Little Rock has decided to put a potential bike-sharing program on hold in favor of a different mode of transportation. The city released a request for proposals in November for the bike share program. The proposal said Phase One, which would have launched the beginning of a six-year program, would provide a minimum of 200 bikes in the downtown/River Market area for people to use.
The deadline for that initial request was December 11. However, according to Little Rock Mayor, Mark Stodola, the city is placing the bike share program on hold. In an interview with KUAR, Stodola said the city is trying to figure out exactly how to make the bike-share program work for the city.
In the meantime, the city is teaming up with Lime, an e-scooter company, to launch a pilot program to soon have e-scooters available for use.

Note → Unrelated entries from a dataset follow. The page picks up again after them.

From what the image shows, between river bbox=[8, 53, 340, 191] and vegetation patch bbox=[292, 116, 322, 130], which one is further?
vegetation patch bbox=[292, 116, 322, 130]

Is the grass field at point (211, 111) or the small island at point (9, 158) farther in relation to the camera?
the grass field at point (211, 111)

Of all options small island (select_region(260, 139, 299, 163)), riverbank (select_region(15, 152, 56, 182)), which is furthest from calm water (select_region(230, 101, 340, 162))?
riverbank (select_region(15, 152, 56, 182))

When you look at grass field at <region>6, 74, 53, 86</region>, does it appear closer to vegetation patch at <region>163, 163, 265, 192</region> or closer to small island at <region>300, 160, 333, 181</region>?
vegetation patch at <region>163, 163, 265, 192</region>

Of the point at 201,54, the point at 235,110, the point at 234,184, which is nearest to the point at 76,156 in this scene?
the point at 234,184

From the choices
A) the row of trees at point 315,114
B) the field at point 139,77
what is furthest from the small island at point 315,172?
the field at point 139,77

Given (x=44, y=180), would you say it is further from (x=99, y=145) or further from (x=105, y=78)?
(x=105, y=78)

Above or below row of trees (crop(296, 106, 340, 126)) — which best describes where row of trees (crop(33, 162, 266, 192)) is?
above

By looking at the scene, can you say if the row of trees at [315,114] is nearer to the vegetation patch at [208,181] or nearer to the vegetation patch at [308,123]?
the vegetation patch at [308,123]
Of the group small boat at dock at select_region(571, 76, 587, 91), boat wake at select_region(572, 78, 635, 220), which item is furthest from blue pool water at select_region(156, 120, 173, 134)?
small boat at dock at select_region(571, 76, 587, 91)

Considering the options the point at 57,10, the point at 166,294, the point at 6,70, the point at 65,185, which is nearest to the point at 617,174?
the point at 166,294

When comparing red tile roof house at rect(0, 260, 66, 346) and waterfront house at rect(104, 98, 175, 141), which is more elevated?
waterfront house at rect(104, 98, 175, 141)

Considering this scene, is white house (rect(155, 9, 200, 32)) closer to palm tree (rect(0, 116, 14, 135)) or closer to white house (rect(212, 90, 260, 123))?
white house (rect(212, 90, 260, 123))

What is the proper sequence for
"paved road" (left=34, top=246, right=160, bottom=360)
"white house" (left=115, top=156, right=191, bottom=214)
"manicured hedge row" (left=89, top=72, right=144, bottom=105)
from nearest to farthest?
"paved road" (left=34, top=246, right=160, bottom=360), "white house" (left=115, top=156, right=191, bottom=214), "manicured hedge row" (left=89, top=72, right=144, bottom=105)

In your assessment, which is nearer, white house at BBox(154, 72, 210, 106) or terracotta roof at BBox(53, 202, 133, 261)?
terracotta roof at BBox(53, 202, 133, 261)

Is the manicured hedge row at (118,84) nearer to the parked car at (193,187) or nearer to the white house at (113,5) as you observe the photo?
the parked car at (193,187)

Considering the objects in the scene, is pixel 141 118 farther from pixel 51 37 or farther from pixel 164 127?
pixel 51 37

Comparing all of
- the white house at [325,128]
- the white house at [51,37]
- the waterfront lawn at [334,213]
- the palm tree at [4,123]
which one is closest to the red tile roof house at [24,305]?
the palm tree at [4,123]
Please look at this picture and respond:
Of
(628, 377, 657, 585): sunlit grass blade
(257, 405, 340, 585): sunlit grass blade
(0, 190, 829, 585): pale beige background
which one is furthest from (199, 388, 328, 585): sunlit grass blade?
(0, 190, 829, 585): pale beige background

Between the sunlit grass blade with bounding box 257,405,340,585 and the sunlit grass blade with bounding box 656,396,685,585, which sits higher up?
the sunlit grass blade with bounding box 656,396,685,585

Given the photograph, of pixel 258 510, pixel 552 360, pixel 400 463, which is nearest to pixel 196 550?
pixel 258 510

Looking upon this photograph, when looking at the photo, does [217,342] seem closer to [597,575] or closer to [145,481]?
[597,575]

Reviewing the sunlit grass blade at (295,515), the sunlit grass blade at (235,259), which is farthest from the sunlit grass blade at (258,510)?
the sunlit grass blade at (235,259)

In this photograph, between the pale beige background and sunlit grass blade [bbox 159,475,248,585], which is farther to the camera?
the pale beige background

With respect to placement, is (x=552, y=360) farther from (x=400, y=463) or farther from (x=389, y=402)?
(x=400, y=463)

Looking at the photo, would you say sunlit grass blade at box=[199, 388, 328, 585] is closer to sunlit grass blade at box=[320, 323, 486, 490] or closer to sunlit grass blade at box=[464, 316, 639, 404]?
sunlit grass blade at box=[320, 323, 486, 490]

“My understanding is that scooters are really the direction everybody’s going in. So I decided that we would do a pilot program with e-scooters and they’re going to be here in the city towards the end of the month,” Stodola said.
According to Stodola, he met with employees at Lime recently in San Francisco at its headquarters to talk about a pilot program. Ironically, the city of San Francisco did not choose Lime to be one of the e-scooters allowed on its streets.
Lime is just one company that specializes in e-scooters. Its competitors include Spin, Skip and Bird. These scooters can be found all across the United States and internationally too. Lime alone has programs in 31 states and 16 other countries, according to its website. Little Rock would be the first city in Arkansas, Lime has partnered with. The company Bird has already launched scooters in Russellville.
According to Lime’s FAQ page, those who would want to use a Lime e-scooter would first need to download the Lime App on their smartphone. Afterward, they would tap the “ride” button and either scan or manually input the scooter’s QR code into your device. Lime e-scooters cost $1 to unlock, and a fee per minute to ride. Normally that fee is around 15 cents a minute. Users would pay via the app with their credit or debit card.
While the e-scooters will first be available for use in the downtown and River Market areas, Stodola says he hopes to expand the program to other areas.
“We’re going to try and catch the universities. We’re going to be looking at UA Little Rock as perhaps a remote site. And there may be some other neighborhoods that become remote sites too,” Stodola said. “We just don’t know yet until exactly how accepted they are and how respectful people are going to be with them.”
Stodola says visitors to the Downtown and River Market areas could begin to see the e-scooters starting the week between Christmas and New Year’s or even a little earlier.